Problem requirements — Each record below should be repeated precisely as written.

Saved entries:

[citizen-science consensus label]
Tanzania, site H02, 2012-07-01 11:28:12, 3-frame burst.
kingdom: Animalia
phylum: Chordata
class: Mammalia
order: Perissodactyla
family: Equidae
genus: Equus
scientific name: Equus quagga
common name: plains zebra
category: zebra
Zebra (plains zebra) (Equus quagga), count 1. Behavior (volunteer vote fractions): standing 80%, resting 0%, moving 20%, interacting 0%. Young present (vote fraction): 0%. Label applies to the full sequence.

Written response —
[citizen-science consensus label]
Tanzania, site H02, 2012-07-01 11:28:12, 3-frame burst.
kingdom: Animalia
phylum: Chordata
class: Mammalia
order: Perissodactyla
family: Equidae
genus: Equus
scientific name: Equus quagga
common name: plains zebra
category: zebra
Zebra (plains zebra) (Equus quagga), count 1. Behavior (volunteer vote fractions): standing 80%, resting 0%, moving 20%, interacting 0%. Young present (vote fraction): 0%. Label applies to the full sequence.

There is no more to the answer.